AVAILABLE DATA >>
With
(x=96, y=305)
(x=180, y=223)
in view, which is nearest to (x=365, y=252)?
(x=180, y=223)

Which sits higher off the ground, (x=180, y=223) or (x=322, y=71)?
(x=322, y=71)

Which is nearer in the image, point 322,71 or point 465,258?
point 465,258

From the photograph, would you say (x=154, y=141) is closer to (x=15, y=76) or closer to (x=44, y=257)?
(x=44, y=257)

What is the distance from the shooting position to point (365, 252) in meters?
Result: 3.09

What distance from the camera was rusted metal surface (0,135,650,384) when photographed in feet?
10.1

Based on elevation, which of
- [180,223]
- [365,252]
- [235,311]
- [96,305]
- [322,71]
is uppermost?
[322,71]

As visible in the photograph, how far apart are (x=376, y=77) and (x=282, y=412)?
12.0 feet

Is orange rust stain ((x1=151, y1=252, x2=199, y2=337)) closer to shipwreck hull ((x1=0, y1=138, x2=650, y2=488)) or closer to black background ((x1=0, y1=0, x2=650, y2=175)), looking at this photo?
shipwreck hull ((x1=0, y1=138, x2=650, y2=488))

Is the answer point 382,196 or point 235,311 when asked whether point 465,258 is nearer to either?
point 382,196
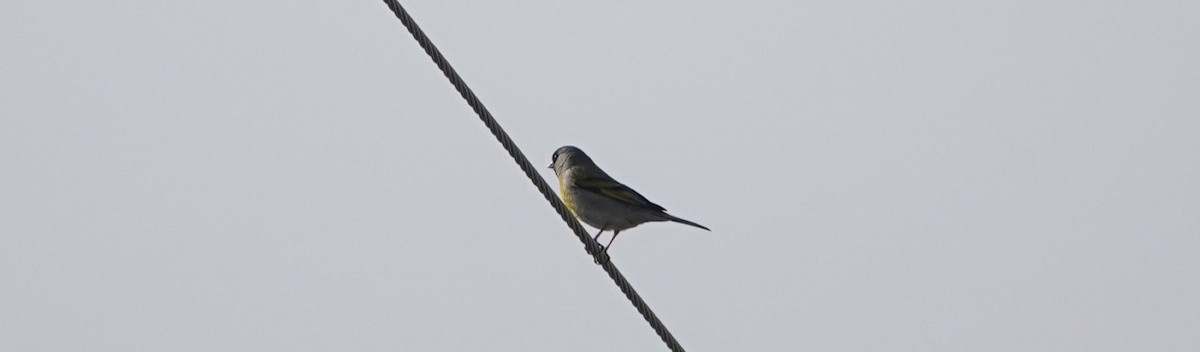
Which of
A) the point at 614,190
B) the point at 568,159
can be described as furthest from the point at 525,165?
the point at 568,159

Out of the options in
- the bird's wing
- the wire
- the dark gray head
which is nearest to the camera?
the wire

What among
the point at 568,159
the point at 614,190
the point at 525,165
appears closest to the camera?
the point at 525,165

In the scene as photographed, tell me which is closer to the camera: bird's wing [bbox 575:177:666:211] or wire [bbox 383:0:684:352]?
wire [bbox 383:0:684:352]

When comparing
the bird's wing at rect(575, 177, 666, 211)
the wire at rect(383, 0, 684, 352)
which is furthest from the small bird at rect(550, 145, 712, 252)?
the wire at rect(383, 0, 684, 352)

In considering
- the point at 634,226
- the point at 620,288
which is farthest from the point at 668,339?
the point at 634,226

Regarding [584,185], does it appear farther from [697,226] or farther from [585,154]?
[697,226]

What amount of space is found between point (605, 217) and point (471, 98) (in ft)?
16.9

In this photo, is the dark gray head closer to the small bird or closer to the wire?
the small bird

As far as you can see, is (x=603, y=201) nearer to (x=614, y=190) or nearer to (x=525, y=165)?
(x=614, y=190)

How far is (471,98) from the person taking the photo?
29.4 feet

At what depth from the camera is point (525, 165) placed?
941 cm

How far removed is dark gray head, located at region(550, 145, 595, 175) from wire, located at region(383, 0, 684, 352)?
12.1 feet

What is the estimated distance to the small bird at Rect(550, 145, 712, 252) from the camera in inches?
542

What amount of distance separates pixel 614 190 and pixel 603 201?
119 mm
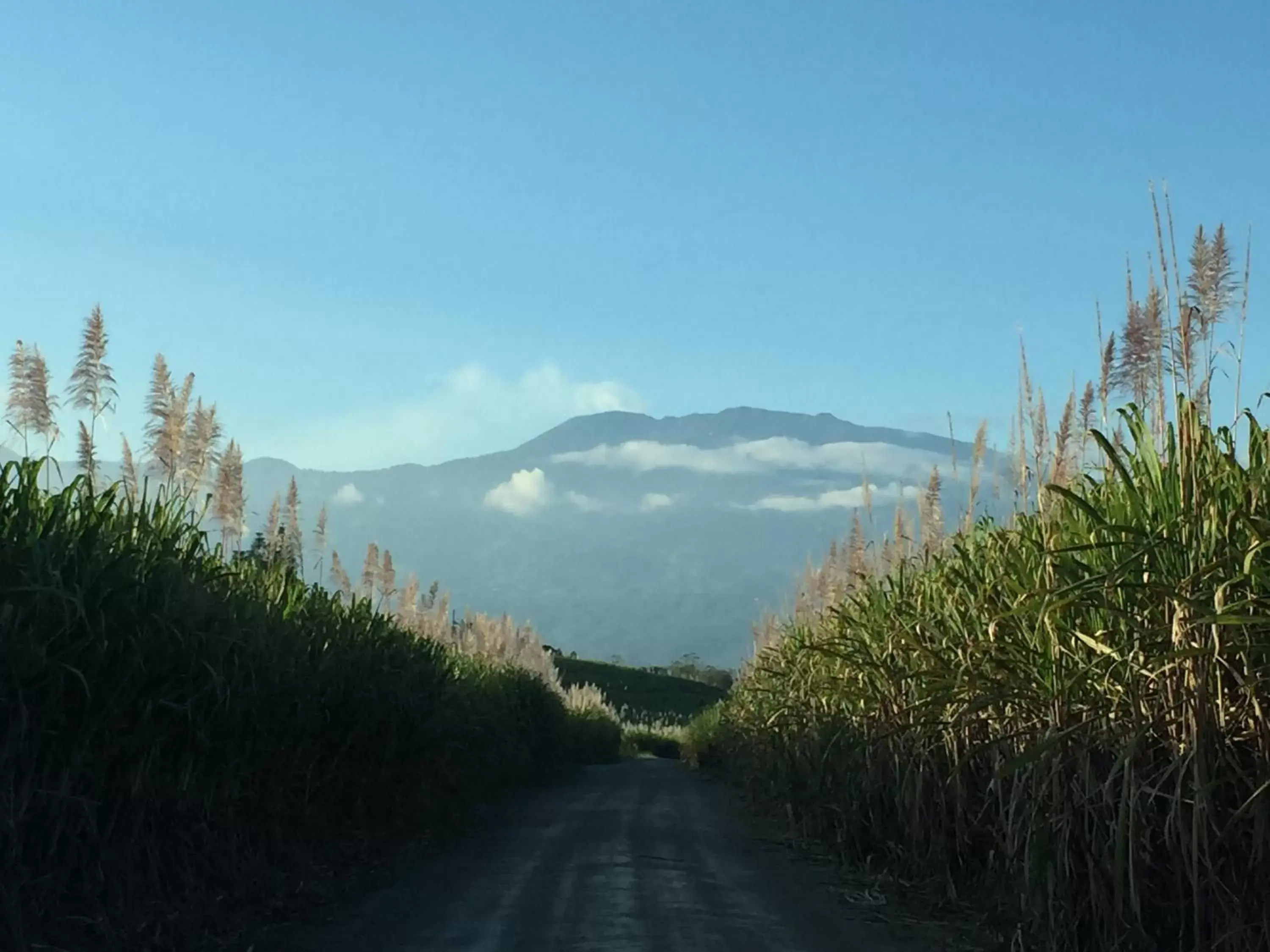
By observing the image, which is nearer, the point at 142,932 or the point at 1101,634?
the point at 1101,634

...

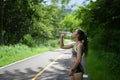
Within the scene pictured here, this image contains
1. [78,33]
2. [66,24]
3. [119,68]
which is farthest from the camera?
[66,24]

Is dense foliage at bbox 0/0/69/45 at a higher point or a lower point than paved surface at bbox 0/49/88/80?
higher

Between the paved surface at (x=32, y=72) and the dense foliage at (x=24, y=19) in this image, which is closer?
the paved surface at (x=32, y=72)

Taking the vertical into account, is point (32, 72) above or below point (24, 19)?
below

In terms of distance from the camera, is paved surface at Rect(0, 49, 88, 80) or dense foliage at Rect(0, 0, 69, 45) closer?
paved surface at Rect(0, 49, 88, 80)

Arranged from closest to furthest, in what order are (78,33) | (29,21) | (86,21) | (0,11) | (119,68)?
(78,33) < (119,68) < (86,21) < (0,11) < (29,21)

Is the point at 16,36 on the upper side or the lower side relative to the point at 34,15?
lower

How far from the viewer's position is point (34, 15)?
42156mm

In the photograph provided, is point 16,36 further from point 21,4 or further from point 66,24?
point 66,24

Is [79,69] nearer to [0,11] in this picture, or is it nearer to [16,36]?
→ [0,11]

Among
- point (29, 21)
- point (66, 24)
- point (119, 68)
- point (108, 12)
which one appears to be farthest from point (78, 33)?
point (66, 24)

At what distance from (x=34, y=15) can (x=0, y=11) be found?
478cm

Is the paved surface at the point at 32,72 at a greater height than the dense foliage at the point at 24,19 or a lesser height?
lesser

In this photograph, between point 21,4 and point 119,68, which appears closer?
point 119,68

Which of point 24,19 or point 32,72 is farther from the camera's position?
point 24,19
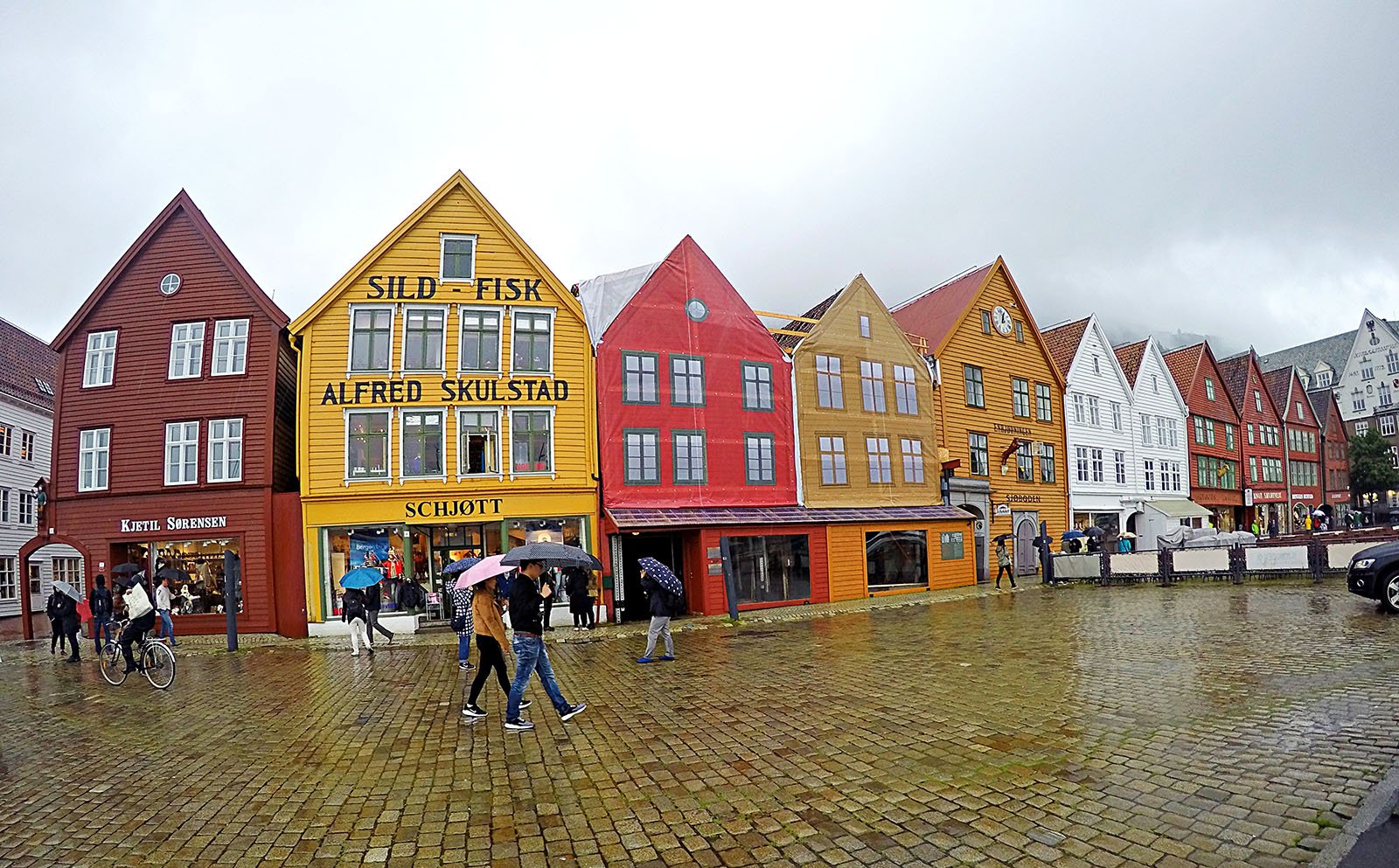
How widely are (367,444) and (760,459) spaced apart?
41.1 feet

WHAT TO WORK ON >> Show each line of the material above that contains the word "nearest".

SOLVED PROBLEM >>
in view, which is nearest to (x=365, y=252)?
which is nearest to the camera?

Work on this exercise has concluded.